Panel B shows the 1α-hydroxylase activity of wild-type and mutant 1α-hydroxylase as determined by the assay shown in Panel A. Significant activation was not detected in the absence of 25-hydroxyvitamin D3 (lane 1) or 1α-hydroxylase expression plasmid (lane 2); however, 1α,25-dihydroxyvitamin D3 effectively induced chloramphenicol acetyltransferase activity (lanes 6 and 7). The expression of wild-type 1α-hydroxylase induced chloramphenicol acetyltransferase activity in a dose-dependent way (lanes 3 and 4), as observed in mouse 1α-hydroxylase (lane 5).16 In contrast, none of the mutants increased the activity of the reporter gene (lanes 8, 9, 10, and 11). The results of one representative chloramphenicol acetyltransferase assay and a graph corresponding to the mean (±SE) values for three independent experiments are shown.

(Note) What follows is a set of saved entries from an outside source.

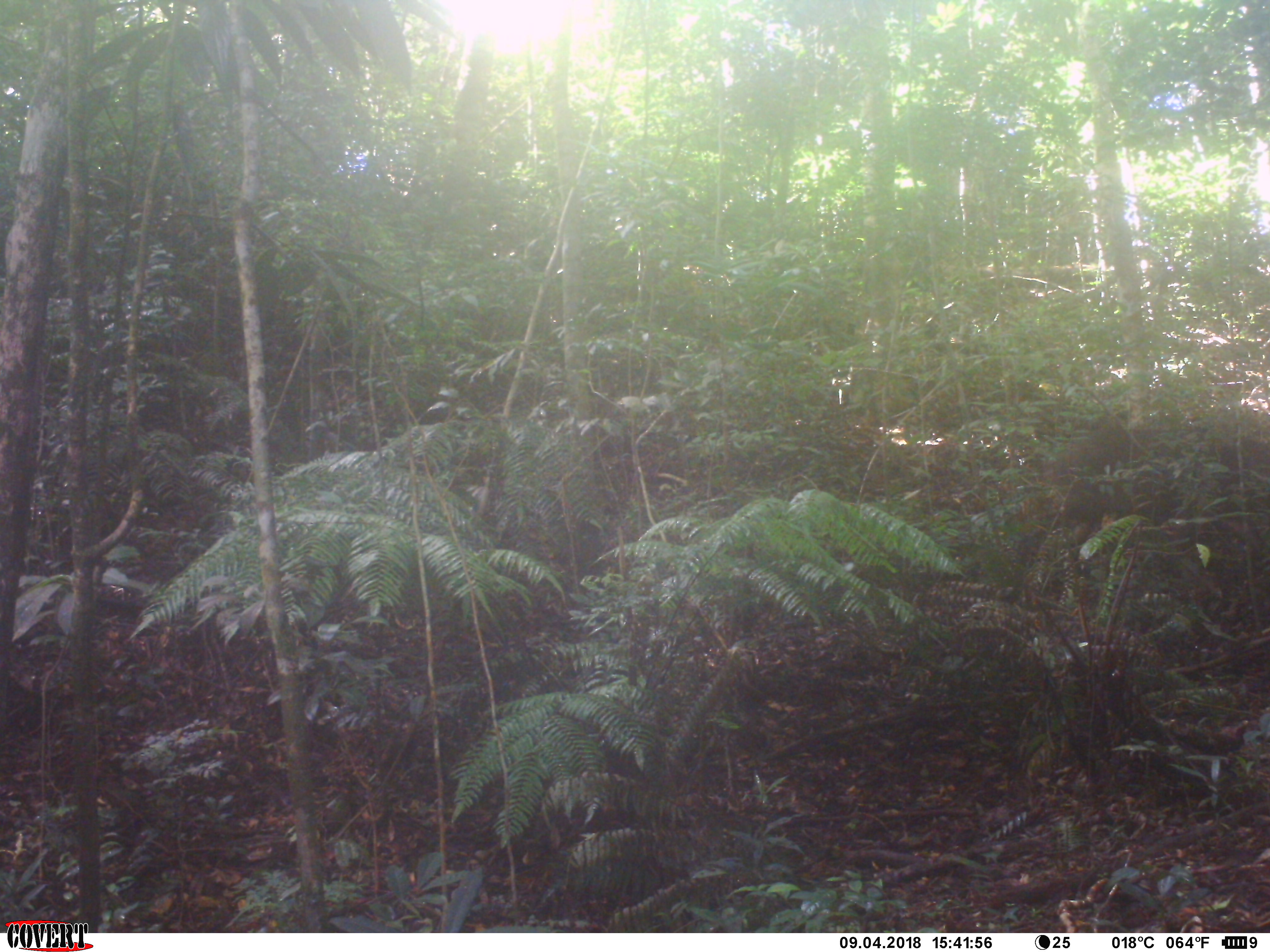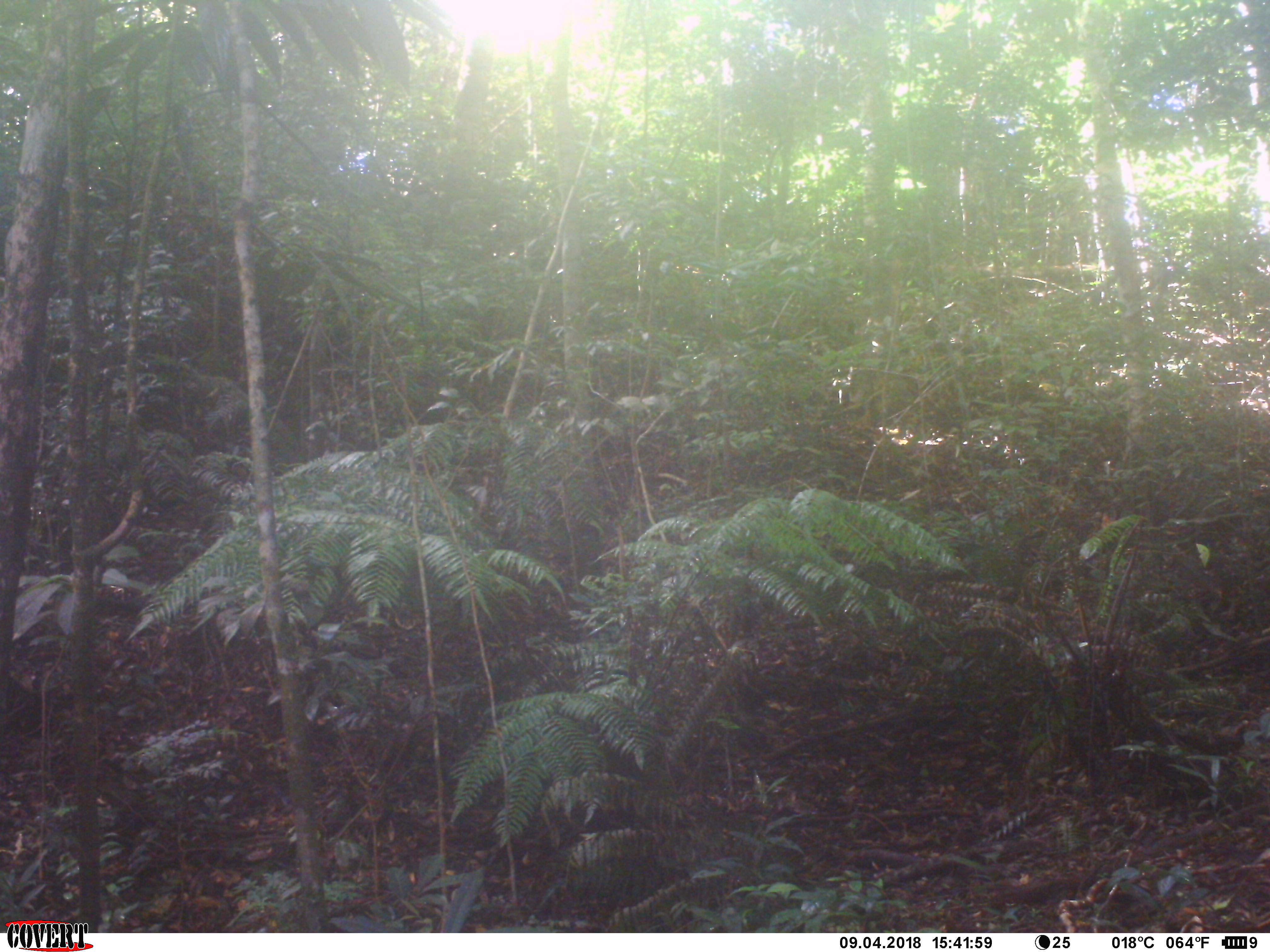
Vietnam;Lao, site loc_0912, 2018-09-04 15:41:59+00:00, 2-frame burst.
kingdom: Animalia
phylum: Chordata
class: Mammalia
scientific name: Mammalia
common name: mammal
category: unidentified mammal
Unidentified mammal (mammal) (Mammalia). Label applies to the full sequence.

Panel C shows the conversion of 25-hydroxyvitamin D3 to 1α,25-dihydroxyvitamin D3 by 1α-hydroxylase as determined by high-performance liquid chromatography. The results of normal-phase high-performance liquid chromatography are shown on the left and those of reverse-phase high-performance liquid chromatography on the right. The upper panels show the retention times of authentic vitamin D derivatives (1α-hydroxyvitamin D3 [1α(OH)D3], 25-hydroxyvitamin D3, 24R,25-dihydroxyvitamin D3 [24R,25(OH)2D3], 1α,25-dihydroxyvitamin D3, and 1α,24R,25-trihydroxyvitamin D3 [1α,24R,25(OH)3D3]) as determined by ultraviolet absorption at 264 nm. The lower panels show the production of 1α,25-dihydroxyvitamin D3 as determined by high-performance liquid chromatography when COS-1 cells were transfected with wild-type 1α-hydroxylase expression plasmid in the presence of tritiated 25-hydroxyvitamin D3. Note that the retention times of a converted metabolite matched those of authentic 1α,25-dihydroxyvitamin D3 in both normal and reverse phases (arrows).
Panel D shows the conversion of 25-hydroxyvitamin D3 to 1α,25-dihydroxyvitamin D3 by the wild-type (lane 2) and mutant (lanes 3, 4, 5, and 6) 1α-hydroxylase proteins. The activity of 1α-hydroxylase was determined by high-performance liquid chromatography, as in Panel C. Note that all the mutants failed to convert 25-hydroxyvitamin D3 to 1α,25-dihydroxyvitamin D3 (lanes 3, 4, 5, and 6). Values corresponding to the mean (±SE) for three independent experiments are shown.